EXERCISE AIM: Put the lines starting at the one that contains "From the scene" and ending at the one that contains "In the visible" into a numbered list, leaving out blank lines.

SOURCE RECORDS:
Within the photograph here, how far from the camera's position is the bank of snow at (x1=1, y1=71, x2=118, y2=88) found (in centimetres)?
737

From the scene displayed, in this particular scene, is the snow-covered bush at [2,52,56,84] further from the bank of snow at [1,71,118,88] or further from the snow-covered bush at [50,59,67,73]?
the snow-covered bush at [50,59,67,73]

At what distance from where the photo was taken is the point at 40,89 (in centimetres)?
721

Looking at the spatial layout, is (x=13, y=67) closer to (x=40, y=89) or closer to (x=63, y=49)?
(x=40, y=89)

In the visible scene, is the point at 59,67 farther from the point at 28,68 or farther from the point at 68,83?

==

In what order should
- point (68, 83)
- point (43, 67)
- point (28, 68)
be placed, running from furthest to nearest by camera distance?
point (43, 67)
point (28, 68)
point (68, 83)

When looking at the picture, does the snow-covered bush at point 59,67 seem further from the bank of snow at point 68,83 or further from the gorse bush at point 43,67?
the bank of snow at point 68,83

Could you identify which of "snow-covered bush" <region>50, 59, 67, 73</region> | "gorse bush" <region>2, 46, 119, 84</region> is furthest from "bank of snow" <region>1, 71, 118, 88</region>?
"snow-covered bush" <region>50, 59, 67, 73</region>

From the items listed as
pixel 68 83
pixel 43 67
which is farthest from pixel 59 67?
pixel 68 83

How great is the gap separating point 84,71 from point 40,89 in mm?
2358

EXERCISE RESULT:
1. From the scene displayed, in this particular scene, is the snow-covered bush at [2,52,56,84] further from the bank of snow at [1,71,118,88] or further from the snow-covered bush at [50,59,67,73]?
2. the snow-covered bush at [50,59,67,73]
3. At what distance from where the photo was taken is the point at 40,89 (in centimetres)?
4. 721
5. Looking at the spatial layout, is (x=13, y=67) closer to (x=40, y=89) or closer to (x=63, y=49)?
6. (x=40, y=89)
7. In the visible scene, is the point at 59,67 farther from the point at 28,68 or farther from the point at 68,83?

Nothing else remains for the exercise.